Extrait du site https://www.france-jeunes.net

N-ième étage


La curiosité est un vilain défaut, la réfréner aurait pu sauver sa vie. Voilà ce qui arrive à ceux qui veulent à tout prix voir l'infini...



Tout est froid ici. Le marbre au sol, le bois du bureau de l'accueil, le métal des portes d'ascenseur... Yushka regarde les gens autour d'elle, tous la mine plus sombre que leurs costumes. Le petit bout de femme à côté d'elle a un visage terrifiant, d'un blanc presque cireux, contrastant avec son tailleur strict, tellement noir... D'ailleurs à bien y regarder, ils se ressemblent tous, on dirait des clones ; une bande de business (wo) man, tous sapés de sombre, chaussures cirées, attaché-case fermement tenu dans la main droite. Il y a de quoi s'inquiéter. Yushka regarde l'écran de sa montre Swatch au bracelet jaune et bleu, seulement 10h42. Elle est encore à l'heure, pour l'instant pas de raison de s'inquiéter. Selon l'écran digital surplombant la porte de l'ascenseur, il lui reste encore 12 étages à parcourir jusqu'en bas.

La petite dame lève ses gouffres noirs lui servant d'yeux vers elle, elle lui sourit le mieux possible. Un éclair passe dans les pupilles sans fond de cette mine patibulaire. Mais qu'est-ce qui la rend si furieuse ? Peut-être simplement la nonchalance de la tenue de Yushka. Après tout, ce n'est qu'un entretien d'embauche, s'était-elle dit le matin en sélectionnant ses vêtements : un chemisier rouge Bordeaux, un débardeur noir et une jupe bleue. Peut-être les tongs alors... "oh et puis, ce n'est pas cette vieille peau qui me le fera passer, l'entretien" finit par songer la jeune femme. De toute façon rien qu'à voir leurs visages moribonds, elle est sûre d'obtenir ce poste de psychologue de bureau. Ils doivent en avoir un besoin vital ici.

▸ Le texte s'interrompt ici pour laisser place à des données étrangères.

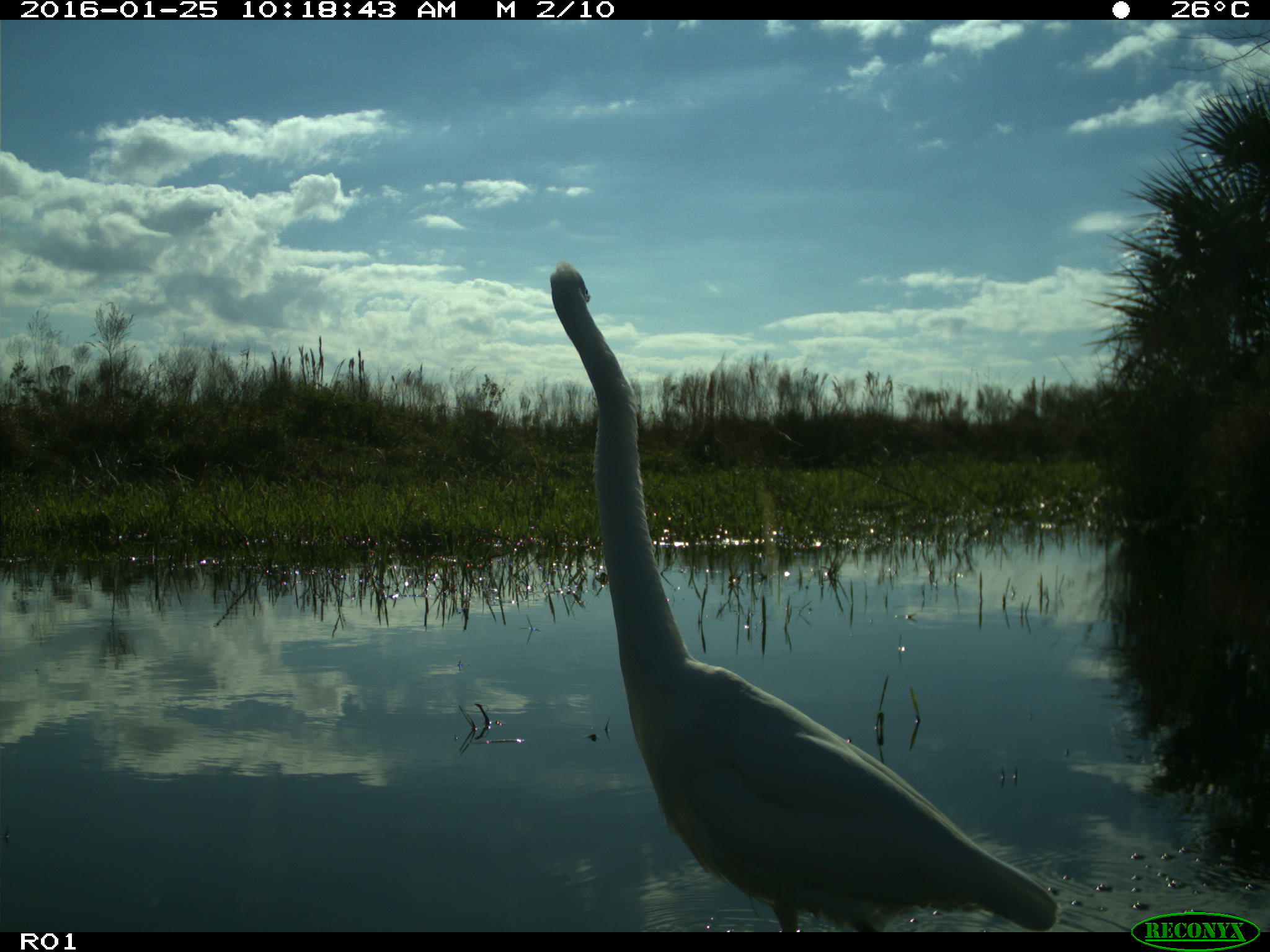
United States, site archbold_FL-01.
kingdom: Animalia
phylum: Chordata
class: Aves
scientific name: Aves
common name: birds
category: unidentified bird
Unidentified bird (birds) (Aves).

Enfin, l'ascenseur arrive et les portes grises s'écartent, dévoilant une cabine plutôt énorme, taille monte-charge, tapissée de noir, et dans laquelle la lumière a bien du mal à s'imposer. Tous sélectionnent leur étage respectif, Yushka descendra au 21ème. A mesure que la cabine progresse vers les hauts sommets de la tour, les croque-morts descendent au compte-goutte, jusqu'au moment ou il ne reste plus que Yushka seule. Alors que s'affiche le numéro 21 sur le tableau, elle aperçoit, loin au-dessus des autres, un bouton vert marqué d'un "n'" fluorescent. D'après ses souvenirs du lycée, le n'symbolisait le nombre non défini. Serait-il donc possible que cet ascenseur mène à une infinité d'étages ? Toute curieuse qu'elle est, Yushka se résout à examiner cela de plus près après son entretien. D'ailleurs il ne lui reste plus que deux minutes avant d'être considérée comme retardataire. Le plan de l'étage fait figure d'Ĺ“uvre abstraite, colorée, sur les murs gris du long couloir. Mais il s'avère d'une aide précieuse et permet à la jeune femme d'arriver à bout de souffle, mais pile à l'heure, devant le bureau de la secrétaire. Aussi morose que le reste, la fonctionnaire marmonne un "vous pouvez entrer" à peine audible en désignant la porte du bureau, le regard toujours rivé sur l'écran de l'ordinateur, dont la luminosité ne fait qu'accentuer ses cernes.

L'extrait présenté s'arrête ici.